As Gaunt and Blanche were distant cousins, their marriage required a Papal dispensation, as interfamilial marriage was in breach of Canon law. In the New Year of 1359, at the Papal court at Avignon, Pope Innocent VI was duly presented with a request from the King of England: that he ‘enable his son John, the Earl of Richmond and the Lady Blanche, daughter of Henry, Duke of Lancaster, to intermarry, they being related in the third and fourth degrees of kindred’. The Pope sanctioned the marriage and, soon after the dispensation reached England, the date for the wedding was set for May.3 The ceremony would be held at Reading Abbey, one of the largest royal monasteries in Europe.
The abbey was founded by the youngest son of William the Conqueror, Henry I, who invested heavily in it, supporting learning as well as prayer by funding an extensive library. Support of the abbey remained in royal consciousness following Henry’s death, for Empress Matilda – his daughter – donated a sacred relic: the hand of Saint James of Santiago. Over the next three centuries Reading Abbey grew to become a popular place of worship and burial for the elite, as well as a suitable location for Parliament to convene outside of London.
☆ ☆ ☆ ☆ ☆ ☆ ☆
* Exercise instructions *
[A] In the passage about Gaunt and Blanche's wedding, reproduce the text that begins at the words "The abbey was" and stops after the words "outside of London.".
[B] According to the passage about Gaunt and Blanche's wedding, who founded Reading Abbey?
☆ ☆ ☆ ☆ ☆ ☆ ☆
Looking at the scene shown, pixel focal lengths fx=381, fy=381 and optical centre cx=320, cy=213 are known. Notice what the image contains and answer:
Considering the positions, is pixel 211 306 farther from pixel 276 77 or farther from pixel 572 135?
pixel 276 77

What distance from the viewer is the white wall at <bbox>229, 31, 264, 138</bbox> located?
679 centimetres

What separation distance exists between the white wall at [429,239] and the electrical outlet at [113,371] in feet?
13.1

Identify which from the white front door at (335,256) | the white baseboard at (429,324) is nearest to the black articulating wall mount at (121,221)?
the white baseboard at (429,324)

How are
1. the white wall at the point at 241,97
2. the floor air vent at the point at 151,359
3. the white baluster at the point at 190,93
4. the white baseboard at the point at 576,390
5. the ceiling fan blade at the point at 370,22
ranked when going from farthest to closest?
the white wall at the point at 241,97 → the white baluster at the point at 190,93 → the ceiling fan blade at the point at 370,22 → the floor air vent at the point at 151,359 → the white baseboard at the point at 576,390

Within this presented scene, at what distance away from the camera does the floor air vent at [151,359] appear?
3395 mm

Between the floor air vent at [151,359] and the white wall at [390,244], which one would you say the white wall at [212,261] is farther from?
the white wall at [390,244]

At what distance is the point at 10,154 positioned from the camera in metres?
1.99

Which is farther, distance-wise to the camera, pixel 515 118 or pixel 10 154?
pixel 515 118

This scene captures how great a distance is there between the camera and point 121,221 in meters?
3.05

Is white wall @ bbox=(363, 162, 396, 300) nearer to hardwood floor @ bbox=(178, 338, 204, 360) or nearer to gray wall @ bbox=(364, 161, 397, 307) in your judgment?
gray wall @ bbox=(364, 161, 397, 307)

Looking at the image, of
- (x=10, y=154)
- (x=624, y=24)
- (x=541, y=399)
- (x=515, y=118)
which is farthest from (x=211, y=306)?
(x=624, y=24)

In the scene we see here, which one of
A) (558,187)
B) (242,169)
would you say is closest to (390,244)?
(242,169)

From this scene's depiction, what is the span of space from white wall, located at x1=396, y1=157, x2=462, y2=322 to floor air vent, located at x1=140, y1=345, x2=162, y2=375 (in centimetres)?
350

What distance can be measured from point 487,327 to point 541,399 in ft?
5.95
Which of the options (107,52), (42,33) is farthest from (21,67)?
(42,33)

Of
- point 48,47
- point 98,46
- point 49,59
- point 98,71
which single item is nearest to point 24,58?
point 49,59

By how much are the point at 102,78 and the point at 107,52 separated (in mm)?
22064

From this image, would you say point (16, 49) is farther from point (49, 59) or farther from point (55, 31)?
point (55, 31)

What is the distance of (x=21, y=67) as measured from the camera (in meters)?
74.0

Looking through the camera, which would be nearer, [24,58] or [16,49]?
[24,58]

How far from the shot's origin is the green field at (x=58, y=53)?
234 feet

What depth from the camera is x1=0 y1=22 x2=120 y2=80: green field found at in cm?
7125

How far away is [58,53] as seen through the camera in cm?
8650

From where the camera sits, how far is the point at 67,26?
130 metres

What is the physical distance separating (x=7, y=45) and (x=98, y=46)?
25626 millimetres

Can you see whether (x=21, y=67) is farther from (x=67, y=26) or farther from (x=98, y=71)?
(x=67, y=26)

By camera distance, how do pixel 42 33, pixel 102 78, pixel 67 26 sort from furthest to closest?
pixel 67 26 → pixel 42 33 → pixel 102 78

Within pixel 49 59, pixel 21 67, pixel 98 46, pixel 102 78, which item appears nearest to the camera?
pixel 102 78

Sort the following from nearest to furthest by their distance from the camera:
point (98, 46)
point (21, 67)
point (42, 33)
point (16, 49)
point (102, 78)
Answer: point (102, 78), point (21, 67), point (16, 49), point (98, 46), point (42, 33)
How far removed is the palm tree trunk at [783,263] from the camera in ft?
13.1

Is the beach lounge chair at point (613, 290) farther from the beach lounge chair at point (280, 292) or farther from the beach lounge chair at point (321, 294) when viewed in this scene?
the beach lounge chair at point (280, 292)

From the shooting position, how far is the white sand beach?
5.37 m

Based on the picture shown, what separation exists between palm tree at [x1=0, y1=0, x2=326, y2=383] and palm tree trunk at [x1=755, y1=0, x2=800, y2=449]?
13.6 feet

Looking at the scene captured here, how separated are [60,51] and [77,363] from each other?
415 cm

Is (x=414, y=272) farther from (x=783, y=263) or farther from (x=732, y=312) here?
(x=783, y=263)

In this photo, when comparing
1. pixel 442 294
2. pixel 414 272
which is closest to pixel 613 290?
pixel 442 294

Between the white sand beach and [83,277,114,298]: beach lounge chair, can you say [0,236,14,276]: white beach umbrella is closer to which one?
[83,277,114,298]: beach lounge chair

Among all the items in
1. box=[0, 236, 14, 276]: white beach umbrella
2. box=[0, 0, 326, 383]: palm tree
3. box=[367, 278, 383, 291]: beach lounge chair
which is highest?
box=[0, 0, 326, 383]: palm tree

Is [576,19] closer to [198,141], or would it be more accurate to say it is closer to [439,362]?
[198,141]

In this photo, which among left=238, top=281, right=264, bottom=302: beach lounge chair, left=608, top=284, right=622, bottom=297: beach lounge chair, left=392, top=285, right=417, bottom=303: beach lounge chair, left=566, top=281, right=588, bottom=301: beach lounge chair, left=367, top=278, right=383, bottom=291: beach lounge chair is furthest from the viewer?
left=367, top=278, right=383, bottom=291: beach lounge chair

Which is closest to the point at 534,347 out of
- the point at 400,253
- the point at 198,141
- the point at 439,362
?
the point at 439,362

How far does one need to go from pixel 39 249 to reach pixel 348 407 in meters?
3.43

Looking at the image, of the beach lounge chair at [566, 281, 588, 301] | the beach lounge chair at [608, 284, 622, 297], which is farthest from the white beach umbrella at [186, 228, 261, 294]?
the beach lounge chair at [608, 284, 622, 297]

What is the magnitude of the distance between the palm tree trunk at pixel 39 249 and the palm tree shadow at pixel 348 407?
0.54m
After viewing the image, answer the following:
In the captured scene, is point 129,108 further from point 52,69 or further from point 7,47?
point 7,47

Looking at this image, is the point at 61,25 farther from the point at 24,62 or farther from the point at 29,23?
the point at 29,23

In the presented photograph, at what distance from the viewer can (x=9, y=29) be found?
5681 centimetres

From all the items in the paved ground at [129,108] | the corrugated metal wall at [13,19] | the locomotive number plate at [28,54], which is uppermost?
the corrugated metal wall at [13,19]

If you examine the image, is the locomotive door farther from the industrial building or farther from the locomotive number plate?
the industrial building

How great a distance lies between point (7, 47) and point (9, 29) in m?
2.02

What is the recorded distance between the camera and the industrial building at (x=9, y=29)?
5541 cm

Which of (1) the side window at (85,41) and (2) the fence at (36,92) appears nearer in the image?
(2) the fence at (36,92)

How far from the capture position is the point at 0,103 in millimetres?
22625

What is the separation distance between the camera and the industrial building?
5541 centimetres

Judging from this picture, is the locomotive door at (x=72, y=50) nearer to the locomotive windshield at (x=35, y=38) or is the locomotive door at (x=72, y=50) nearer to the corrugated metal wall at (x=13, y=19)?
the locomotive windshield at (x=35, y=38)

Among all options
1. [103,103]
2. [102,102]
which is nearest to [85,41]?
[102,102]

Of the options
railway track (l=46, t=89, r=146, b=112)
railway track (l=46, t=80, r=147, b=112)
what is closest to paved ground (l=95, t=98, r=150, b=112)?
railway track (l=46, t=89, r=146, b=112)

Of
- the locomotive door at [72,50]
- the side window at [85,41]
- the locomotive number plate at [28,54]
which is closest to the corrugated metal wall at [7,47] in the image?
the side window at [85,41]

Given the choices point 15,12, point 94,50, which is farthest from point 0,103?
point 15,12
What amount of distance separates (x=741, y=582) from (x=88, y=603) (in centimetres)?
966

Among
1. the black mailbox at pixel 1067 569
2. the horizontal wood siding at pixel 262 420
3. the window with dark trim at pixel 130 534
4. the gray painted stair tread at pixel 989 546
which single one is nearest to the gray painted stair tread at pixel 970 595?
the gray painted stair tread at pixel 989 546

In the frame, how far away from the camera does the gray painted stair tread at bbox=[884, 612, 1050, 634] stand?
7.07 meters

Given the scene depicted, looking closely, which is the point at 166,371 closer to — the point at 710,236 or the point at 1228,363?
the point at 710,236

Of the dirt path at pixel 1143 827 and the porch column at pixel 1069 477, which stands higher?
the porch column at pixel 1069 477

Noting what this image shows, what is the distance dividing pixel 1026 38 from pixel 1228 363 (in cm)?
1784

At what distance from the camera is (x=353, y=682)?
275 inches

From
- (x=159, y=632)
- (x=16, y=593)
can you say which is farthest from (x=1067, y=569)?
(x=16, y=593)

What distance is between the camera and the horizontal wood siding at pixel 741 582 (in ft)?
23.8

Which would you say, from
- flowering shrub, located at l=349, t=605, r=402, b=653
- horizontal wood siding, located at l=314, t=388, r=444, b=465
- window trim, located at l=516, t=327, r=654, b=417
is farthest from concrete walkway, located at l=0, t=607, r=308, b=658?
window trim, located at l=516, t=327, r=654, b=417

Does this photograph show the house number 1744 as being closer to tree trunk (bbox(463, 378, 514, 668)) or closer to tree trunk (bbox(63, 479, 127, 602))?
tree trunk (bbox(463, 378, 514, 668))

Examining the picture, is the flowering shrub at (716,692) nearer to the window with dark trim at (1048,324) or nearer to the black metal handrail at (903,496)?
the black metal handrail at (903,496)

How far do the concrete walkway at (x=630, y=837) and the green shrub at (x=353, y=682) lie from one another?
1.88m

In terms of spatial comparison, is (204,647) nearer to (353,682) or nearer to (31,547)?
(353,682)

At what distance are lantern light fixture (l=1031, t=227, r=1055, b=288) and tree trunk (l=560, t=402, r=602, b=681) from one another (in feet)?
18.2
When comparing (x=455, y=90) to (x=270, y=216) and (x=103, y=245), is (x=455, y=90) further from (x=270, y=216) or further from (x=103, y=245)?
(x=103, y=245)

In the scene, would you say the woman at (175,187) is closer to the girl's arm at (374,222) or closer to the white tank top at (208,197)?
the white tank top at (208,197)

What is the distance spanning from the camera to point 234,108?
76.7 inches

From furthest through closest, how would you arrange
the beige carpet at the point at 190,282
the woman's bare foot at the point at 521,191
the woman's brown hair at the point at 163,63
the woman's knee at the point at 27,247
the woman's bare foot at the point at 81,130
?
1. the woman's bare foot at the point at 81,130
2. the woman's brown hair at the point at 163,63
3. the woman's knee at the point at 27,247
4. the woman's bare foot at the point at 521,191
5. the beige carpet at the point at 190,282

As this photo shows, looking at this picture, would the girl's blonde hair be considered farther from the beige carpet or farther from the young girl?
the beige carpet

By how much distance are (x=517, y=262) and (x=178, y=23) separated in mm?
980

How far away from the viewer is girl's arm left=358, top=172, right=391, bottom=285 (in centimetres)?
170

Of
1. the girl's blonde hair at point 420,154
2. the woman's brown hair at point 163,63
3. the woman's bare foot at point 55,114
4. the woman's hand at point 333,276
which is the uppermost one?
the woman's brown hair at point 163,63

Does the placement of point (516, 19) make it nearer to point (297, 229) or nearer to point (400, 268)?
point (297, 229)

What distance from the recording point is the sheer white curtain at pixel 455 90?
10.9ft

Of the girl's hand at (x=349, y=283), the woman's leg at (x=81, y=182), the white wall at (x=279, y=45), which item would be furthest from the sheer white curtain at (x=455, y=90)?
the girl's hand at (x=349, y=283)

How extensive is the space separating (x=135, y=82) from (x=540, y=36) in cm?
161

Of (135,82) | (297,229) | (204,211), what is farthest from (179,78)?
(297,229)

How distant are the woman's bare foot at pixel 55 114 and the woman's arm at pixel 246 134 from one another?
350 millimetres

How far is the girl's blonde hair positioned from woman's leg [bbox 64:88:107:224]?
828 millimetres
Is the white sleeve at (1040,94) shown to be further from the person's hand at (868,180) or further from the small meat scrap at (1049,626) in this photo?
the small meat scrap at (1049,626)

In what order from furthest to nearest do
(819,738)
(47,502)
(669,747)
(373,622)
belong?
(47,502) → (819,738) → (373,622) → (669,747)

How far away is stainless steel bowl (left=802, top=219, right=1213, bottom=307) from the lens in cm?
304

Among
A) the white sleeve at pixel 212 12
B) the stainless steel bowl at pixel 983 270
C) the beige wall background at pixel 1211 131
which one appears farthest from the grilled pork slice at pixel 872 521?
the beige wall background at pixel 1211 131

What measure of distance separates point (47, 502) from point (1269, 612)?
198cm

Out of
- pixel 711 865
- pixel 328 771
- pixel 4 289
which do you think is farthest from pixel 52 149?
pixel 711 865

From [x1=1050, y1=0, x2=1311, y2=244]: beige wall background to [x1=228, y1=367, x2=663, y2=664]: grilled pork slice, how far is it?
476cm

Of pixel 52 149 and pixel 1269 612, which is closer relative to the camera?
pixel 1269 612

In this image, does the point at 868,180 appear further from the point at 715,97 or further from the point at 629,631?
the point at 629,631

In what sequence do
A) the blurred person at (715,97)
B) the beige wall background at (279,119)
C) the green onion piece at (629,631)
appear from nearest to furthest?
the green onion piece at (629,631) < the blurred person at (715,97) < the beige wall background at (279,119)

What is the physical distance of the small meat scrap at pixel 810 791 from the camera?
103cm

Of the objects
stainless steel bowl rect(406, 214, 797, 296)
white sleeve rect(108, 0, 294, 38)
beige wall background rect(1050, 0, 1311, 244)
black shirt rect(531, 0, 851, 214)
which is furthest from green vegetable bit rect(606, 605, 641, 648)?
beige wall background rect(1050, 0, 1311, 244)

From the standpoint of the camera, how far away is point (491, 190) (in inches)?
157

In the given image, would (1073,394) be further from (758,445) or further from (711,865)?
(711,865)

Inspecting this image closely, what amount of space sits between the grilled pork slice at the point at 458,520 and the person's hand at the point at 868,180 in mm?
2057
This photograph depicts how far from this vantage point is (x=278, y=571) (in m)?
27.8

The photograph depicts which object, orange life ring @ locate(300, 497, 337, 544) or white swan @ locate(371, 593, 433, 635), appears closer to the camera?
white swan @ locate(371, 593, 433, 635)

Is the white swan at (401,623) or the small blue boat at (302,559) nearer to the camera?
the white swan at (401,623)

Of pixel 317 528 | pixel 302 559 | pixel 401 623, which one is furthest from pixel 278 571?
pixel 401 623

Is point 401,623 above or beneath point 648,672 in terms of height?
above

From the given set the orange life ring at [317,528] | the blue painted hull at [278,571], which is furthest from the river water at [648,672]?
☆ ☆ ☆ ☆ ☆ ☆ ☆
* Worked solutions *
[A]
The abbey was founded by the youngest son of William the Conqueror, Henry I, who invested heavily in it, supporting learning as well as prayer by funding an extensive library. Support of the abbey remained in royal consciousness following Henry’s death, for Empress Matilda – his daughter – donated a sacred relic: the hand of Saint James of Santiago. Over the next three centuries Reading Abbey grew to become a popular place of worship and burial for the elite, as well as a suitable location for Parliament to convene outside of London.

[B] Henry I, the youngest son of William the Conqueror.